╭─ Records for the exercise
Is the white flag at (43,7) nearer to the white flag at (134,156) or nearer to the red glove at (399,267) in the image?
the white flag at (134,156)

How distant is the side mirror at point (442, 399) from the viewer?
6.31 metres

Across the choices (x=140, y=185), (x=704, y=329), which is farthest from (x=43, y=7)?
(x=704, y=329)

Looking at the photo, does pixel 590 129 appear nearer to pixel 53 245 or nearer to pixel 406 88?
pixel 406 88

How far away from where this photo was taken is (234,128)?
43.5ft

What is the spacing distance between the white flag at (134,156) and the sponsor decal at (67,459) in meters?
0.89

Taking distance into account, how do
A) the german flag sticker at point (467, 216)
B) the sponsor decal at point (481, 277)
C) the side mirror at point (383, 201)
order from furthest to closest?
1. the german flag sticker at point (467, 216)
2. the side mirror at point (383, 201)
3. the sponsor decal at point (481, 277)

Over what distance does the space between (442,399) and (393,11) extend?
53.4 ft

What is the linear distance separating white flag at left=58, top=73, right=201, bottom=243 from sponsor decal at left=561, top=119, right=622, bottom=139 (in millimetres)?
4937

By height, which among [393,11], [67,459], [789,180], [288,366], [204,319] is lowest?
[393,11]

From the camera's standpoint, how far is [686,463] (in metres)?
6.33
╰─
**Written task:** Update the lines above by replacing "red glove" with "red mitten" wherever it occurs, and keep the rest of the lines the same.

**Exercise response:**
Is the white flag at (43,7) nearer to the white flag at (134,156) or nearer to the red mitten at (399,267) in the image?
the white flag at (134,156)

How distant is the side mirror at point (442, 399) from the viewer?
6.31 metres

Across the choices (x=140, y=185), (x=704, y=329), which is farthest from (x=43, y=7)?
(x=704, y=329)

Looking at the photo, does pixel 590 129 appear nearer to pixel 53 245 or nearer to pixel 406 88?
pixel 406 88

How far away from where this photo was taken is (234,128)?
43.5ft

What is the spacing distance between the white flag at (134,156) and the sponsor decal at (67,459) in meters?
0.89

Taking distance into account, how do
A) the german flag sticker at point (467, 216)
B) the sponsor decal at point (481, 277)
C) the side mirror at point (383, 201)
order from furthest to closest?
1. the german flag sticker at point (467, 216)
2. the side mirror at point (383, 201)
3. the sponsor decal at point (481, 277)

Over what distance does the space between (442,399) and (393,11) extend?
53.4 ft

What is the linear distance separating white flag at left=58, top=73, right=201, bottom=243 from sponsor decal at left=561, top=119, right=622, bottom=139 (in millimetres)?
4937

By height, which among [393,11], [67,459], [789,180], [288,366], [204,319] is lowest?
[393,11]

From the camera's standpoint, how far is [686,463] (in metres)?
6.33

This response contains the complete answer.